Force USB Wifi Over Internal WiFi

Is there a way to force PiAware to use an external USB WiFi dongle without disabling the internal WiFi adapter on the Raspberry Pi 4?

I am wanting to use a WiFi USB dongle with an external antenna to reach a remote router for internet access. I see the instructions for disabling the internal WiFi adapter (using rfkill set to yes) which causes wlan0 to be assigned to the WiFi USB dongle. That works fine - PiAware connects using the USB WiFi. However, I want to keep the internal WiFi enabled.

I tried assigning the internal adapter to wlan1 by creating a rules file in /etc/udev/rules.d/72-wlan-geo-dependent.rules. This worked in that it assigns the internal WiFi to wlan1, but when PiAware boots, there is no wlan0 even with the USB dongle plugged in.
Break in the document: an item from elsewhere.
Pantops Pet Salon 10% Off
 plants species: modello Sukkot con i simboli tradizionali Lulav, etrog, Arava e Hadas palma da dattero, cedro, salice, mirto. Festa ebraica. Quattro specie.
It appears PiAware searches for a matching MAC address for the internal WiFi adapter, and if found, configures it and only it for WiFi regardless of what wlanx it is assigned to. Is there a way around this?

If you need unusual network setups (two live wifi connections counts as unusual) then the piaware sdcard image is not going to be sufficiently flexible for you; I’d suggest starting from a vanilla Raspbian image.

Thank you for the reply.

Poking around in fa_sysinfo.tcl, I see a line

			# if we have a Pi / broadcom wifi (probably the Pi 3 built-in wifi)
			# and also something else
			# then prefer the something else
			if {[string match -nocase b8:27:eb:* [interface_sysfs_value $interface address ""]] ||
				[string match -nocase dc:a6:32:* [interface_sysfs_value $interface address ""]]} {
				lappend candidates [list "2:$interface" $interface]
			} else {
				lappend candidates [list "1:$interface" $interface]
			}

The comment line seems to indicate that if there is ‘something else’ meaning another WiFi adapter, that the ‘something else’ would be preferred. Is that not the case?

Correct, if there are multiple wireless interfaces visible that do not have rfkill set, then that code should prefer to select an interface that does not have a Broadcom / Pi Foundation OUI.

That’s not going to help if you’re entirely missing one of the wireless interfaces though.